» Source material:
--- START ---

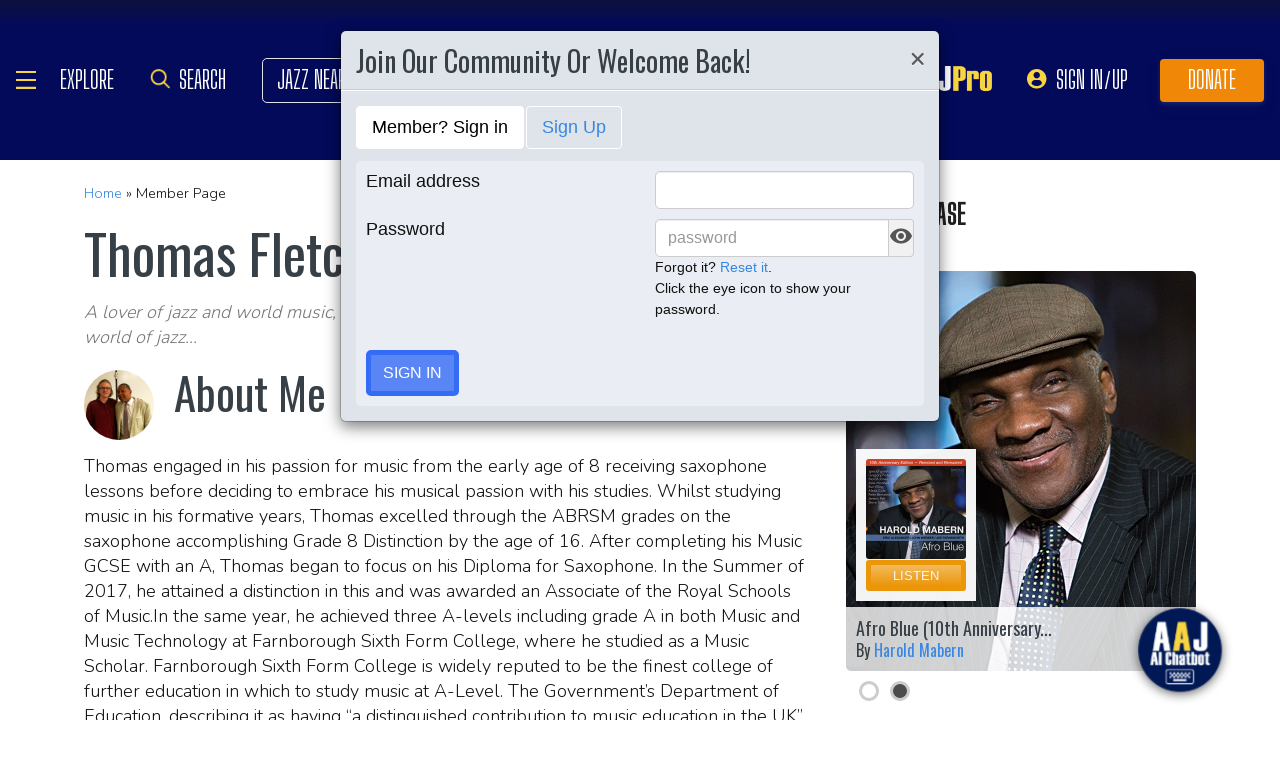

--- FILE ---
content_type: application/javascript
request_url: https://www.allaboutjazz.com/js2/unfollow.js
body_size: -113
content:
    $(function(){
        $(document).on('click','.unfollow', function() {
			var mid=$(this).attr('mid');
            $.getJSON("//www.allaboutjazz.com/includes/ajax_functions/follow_musician.php?id="+mid+"&d=1&callback=?",
                function(data){	
                            $("#follow_result").html(data.msg);
                            if (data.add=='1'){
                                $('#'+mid).css('display', 'none');
                            }
                        	else{    
                          		$('#follow_overlay').modal();
							}
              });
   
          });
    })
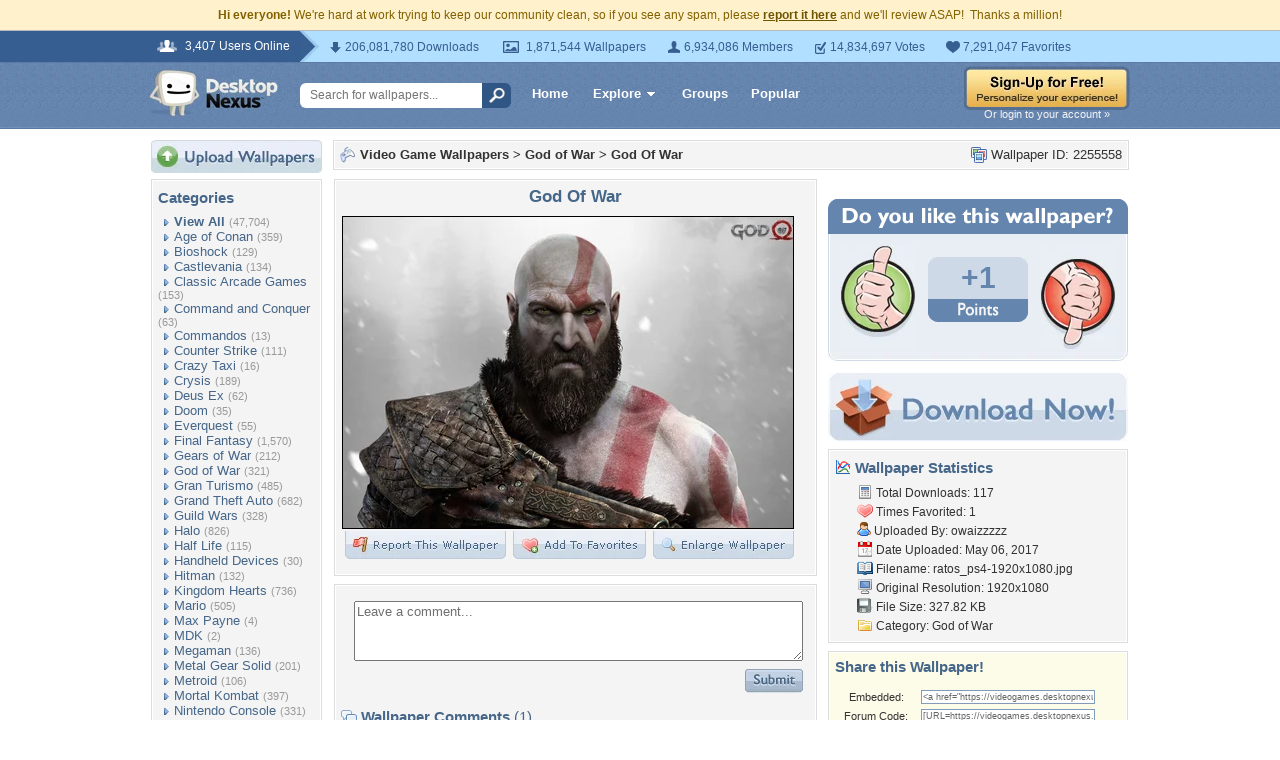

--- FILE ---
content_type: text/html; charset=utf-8
request_url: https://www.google.com/recaptcha/api2/aframe
body_size: 268
content:
<!DOCTYPE HTML><html><head><meta http-equiv="content-type" content="text/html; charset=UTF-8"></head><body><script nonce="k5BWJQMy2IPhoCmxdLV5XA">/** Anti-fraud and anti-abuse applications only. See google.com/recaptcha */ try{var clients={'sodar':'https://pagead2.googlesyndication.com/pagead/sodar?'};window.addEventListener("message",function(a){try{if(a.source===window.parent){var b=JSON.parse(a.data);var c=clients[b['id']];if(c){var d=document.createElement('img');d.src=c+b['params']+'&rc='+(localStorage.getItem("rc::a")?sessionStorage.getItem("rc::b"):"");window.document.body.appendChild(d);sessionStorage.setItem("rc::e",parseInt(sessionStorage.getItem("rc::e")||0)+1);localStorage.setItem("rc::h",'1769178097230');}}}catch(b){}});window.parent.postMessage("_grecaptcha_ready", "*");}catch(b){}</script></body></html>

--- END ---

» Aim of the task: The listing is to be reproduced in full and exactly, except that its pictures are to be dropped.

» Solution to the problem:
--- FILE ---
content_type: application/javascript
request_url: https://www.allaboutjazz.com/js2/unfollow.js
body_size: -113
content:
    $(function(){
        $(document).on('click','.unfollow', function() {
			var mid=$(this).attr('mid');
            $.getJSON("//www.allaboutjazz.com/includes/ajax_functions/follow_musician.php?id="+mid+"&d=1&callback=?",
                function(data){	
                            $("#follow_result").html(data.msg);
                            if (data.add=='1'){
                                $('#'+mid).css('display', 'none');
                            }
                        	else{    
                          		$('#follow_overlay').modal();
							}
              });
   
          });
    })

--- FILE ---
content_type: text/html; charset=utf-8
request_url: https://www.google.com/recaptcha/api2/aframe
body_size: 268
content:
<!DOCTYPE HTML><html><head><meta http-equiv="content-type" content="text/html; charset=UTF-8"></head><body><script nonce="k5BWJQMy2IPhoCmxdLV5XA">/** Anti-fraud and anti-abuse applications only. See google.com/recaptcha */ try{var clients={'sodar':'https://pagead2.googlesyndication.com/pagead/sodar?'};window.addEventListener("message",function(a){try{if(a.source===window.parent){var b=JSON.parse(a.data);var c=clients[b['id']];if(c){var d=document.createElement('img');d.src=c+b['params']+'&rc='+(localStorage.getItem("rc::a")?sessionStorage.getItem("rc::b"):"");window.document.body.appendChild(d);sessionStorage.setItem("rc::e",parseInt(sessionStorage.getItem("rc::e")||0)+1);localStorage.setItem("rc::h",'1769178097230');}}}catch(b){}});window.parent.postMessage("_grecaptcha_ready", "*");}catch(b){}</script></body></html>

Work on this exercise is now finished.